TASK DATA >>
• • • •
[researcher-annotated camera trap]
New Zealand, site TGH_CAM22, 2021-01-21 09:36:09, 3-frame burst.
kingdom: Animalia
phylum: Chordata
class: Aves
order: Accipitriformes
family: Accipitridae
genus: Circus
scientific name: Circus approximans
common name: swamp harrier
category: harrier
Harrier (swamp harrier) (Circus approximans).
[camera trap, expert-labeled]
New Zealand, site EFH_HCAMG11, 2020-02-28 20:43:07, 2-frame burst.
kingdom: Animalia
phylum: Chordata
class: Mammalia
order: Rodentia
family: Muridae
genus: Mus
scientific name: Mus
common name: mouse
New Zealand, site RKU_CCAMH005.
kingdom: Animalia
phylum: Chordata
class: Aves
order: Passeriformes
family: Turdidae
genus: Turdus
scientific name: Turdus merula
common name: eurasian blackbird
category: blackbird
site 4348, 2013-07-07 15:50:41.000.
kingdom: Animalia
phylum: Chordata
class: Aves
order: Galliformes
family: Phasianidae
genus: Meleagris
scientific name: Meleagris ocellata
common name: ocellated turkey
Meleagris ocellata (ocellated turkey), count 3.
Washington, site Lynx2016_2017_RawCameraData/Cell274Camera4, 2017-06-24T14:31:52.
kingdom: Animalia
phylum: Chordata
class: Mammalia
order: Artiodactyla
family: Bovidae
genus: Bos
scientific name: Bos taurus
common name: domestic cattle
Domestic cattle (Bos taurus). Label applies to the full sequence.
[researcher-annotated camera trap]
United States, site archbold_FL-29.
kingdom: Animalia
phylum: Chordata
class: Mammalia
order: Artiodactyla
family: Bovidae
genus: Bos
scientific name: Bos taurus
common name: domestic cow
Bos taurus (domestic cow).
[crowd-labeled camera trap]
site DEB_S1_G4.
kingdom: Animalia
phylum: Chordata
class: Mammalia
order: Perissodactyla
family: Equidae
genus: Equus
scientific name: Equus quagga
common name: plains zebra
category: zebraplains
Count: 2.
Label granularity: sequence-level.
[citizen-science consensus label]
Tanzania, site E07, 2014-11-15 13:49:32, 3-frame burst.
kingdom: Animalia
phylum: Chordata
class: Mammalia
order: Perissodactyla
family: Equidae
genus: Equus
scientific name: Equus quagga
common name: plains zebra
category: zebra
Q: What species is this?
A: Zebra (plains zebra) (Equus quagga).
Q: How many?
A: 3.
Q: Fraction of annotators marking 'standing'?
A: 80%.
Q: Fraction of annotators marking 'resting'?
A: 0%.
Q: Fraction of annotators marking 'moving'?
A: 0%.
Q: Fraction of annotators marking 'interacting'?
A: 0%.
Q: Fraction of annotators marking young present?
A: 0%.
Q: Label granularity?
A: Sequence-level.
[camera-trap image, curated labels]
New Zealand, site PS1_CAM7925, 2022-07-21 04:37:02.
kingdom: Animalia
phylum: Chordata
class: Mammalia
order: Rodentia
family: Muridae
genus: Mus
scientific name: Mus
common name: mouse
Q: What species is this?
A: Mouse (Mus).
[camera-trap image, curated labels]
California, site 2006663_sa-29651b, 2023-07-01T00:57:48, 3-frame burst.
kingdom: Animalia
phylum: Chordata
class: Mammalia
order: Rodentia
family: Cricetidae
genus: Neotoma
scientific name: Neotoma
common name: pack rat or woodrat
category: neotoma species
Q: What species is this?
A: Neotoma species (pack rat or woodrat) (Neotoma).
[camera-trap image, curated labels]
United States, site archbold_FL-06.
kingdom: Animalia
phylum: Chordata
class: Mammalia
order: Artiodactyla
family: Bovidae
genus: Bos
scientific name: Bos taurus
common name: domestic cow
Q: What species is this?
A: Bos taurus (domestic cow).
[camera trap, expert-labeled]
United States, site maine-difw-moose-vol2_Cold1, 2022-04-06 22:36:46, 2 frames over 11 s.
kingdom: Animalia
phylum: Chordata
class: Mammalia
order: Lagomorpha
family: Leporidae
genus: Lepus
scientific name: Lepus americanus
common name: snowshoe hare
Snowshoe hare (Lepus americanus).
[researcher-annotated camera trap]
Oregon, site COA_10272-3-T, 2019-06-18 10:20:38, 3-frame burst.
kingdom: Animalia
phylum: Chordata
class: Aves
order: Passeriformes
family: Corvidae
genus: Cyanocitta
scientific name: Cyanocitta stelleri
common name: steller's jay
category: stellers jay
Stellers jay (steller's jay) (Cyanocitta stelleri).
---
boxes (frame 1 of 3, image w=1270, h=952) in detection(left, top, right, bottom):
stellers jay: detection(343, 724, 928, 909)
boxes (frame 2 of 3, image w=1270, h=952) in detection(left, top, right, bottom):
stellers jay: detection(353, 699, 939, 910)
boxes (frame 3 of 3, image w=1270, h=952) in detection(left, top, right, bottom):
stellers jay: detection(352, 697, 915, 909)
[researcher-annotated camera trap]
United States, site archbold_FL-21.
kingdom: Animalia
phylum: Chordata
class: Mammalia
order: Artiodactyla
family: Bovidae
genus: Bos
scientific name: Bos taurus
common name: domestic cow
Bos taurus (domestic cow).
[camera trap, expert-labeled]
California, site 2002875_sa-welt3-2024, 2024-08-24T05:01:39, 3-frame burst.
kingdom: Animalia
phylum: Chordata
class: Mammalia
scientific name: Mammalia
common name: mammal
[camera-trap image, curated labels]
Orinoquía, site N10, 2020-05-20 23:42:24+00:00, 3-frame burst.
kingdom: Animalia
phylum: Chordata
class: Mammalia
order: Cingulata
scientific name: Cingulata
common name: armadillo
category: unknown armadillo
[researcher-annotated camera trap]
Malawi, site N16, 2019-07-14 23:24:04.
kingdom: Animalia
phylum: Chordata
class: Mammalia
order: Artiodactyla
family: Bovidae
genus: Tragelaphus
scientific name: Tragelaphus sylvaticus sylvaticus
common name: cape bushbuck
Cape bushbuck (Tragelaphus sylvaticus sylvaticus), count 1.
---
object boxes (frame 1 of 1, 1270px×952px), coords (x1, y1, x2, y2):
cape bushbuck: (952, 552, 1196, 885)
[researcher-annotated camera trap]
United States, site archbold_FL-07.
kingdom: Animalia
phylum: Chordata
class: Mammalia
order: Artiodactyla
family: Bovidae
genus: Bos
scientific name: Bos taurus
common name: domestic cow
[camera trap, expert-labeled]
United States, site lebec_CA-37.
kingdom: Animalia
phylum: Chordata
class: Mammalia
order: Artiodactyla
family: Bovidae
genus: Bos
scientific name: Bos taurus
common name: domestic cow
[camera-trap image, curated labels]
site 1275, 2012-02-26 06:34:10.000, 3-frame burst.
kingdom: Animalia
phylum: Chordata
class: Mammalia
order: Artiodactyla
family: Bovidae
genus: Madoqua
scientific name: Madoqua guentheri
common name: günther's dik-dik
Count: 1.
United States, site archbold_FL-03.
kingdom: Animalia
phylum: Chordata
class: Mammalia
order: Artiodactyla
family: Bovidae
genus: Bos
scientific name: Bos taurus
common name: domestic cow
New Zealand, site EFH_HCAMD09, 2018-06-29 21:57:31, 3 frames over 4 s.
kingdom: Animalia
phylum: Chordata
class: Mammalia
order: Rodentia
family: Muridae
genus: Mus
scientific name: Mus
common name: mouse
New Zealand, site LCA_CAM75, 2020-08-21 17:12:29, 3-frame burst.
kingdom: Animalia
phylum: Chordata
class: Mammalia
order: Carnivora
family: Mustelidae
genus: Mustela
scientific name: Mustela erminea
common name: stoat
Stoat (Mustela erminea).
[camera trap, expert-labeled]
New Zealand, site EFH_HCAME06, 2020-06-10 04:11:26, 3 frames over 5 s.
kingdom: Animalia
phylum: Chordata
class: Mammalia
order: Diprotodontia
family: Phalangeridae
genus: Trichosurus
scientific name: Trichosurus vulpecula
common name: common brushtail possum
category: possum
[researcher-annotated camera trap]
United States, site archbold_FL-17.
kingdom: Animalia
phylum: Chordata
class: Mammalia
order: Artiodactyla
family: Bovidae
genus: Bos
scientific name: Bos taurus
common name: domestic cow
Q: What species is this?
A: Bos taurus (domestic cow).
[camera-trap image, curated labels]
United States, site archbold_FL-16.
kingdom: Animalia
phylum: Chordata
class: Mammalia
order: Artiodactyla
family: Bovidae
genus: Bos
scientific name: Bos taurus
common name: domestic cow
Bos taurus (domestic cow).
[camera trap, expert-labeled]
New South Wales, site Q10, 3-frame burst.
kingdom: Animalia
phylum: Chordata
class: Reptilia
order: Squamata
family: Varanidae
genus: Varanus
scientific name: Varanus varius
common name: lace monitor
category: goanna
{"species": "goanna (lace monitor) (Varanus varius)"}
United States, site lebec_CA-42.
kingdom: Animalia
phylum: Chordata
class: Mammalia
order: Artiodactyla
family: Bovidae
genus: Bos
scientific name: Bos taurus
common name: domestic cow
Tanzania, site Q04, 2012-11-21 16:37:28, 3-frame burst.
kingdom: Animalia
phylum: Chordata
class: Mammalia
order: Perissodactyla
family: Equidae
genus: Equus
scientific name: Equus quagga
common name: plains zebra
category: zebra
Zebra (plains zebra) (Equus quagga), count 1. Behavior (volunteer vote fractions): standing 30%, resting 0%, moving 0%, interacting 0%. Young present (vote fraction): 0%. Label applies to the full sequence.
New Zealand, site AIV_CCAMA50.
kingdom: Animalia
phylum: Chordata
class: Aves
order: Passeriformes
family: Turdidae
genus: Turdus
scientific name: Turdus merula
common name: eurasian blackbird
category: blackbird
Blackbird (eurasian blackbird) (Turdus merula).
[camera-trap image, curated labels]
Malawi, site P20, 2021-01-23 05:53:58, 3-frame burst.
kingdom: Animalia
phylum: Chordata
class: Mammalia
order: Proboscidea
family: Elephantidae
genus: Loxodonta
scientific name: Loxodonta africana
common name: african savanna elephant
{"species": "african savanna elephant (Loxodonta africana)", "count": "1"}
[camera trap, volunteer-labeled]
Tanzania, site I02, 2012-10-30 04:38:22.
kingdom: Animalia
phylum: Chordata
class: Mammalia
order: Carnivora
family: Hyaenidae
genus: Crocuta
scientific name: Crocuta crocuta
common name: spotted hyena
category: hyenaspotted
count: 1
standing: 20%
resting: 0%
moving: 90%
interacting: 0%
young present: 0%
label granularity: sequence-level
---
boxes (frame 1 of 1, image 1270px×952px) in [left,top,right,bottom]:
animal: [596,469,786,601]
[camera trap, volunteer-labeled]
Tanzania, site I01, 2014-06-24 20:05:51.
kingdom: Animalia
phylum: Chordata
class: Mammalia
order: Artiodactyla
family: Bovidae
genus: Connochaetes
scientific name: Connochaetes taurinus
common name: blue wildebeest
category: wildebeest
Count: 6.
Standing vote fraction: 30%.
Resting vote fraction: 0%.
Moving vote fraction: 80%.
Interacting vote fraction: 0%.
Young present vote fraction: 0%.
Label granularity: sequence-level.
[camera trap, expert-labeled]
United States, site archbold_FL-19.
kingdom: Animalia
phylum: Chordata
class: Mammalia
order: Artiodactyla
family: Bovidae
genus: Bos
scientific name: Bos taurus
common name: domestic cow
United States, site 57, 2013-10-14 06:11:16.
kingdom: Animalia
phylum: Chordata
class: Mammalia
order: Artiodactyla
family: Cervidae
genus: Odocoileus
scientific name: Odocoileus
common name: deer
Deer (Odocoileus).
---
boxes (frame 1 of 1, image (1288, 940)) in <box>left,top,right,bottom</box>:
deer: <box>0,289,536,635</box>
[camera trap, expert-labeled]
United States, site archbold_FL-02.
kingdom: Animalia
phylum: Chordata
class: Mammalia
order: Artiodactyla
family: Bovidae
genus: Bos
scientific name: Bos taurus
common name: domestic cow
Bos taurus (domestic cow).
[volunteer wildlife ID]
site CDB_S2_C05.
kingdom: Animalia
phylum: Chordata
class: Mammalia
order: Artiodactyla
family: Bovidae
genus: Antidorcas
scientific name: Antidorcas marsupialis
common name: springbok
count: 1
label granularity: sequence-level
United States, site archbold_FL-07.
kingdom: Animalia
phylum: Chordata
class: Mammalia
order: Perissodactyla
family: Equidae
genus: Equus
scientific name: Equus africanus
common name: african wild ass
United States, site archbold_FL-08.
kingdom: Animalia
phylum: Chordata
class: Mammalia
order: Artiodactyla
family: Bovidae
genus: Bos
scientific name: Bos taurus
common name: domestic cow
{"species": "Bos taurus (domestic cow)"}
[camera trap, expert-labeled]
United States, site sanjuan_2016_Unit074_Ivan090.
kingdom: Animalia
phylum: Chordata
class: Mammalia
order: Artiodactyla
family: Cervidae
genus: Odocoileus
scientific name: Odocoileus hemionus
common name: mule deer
• • • •
REQUIREMENT >> Starting from the line with "common name: springbok", write out every remaining line of the data above exactly, the final line included, and nothing before it.

SOLUTION TO THIS PROBLEM >>
common name: springbok
count: 1
label granularity: sequence-level
United States, site archbold_FL-07.
kingdom: Animalia
phylum: Chordata
class: Mammalia
order: Perissodactyla
family: Equidae
genus: Equus
scientific name: Equus africanus
common name: african wild ass
United States, site archbold_FL-08.
kingdom: Animalia
phylum: Chordata
class: Mammalia
order: Artiodactyla
family: Bovidae
genus: Bos
scientific name: Bos taurus
common name: domestic cow
{"species": "Bos taurus (domestic cow)"}
[camera trap, expert-labeled]
United States, site sanjuan_2016_Unit074_Ivan090.
kingdom: Animalia
phylum: Chordata
class: Mammalia
order: Artiodactyla
family: Cervidae
genus: Odocoileus
scientific name: Odocoileus hemionus
common name: mule deer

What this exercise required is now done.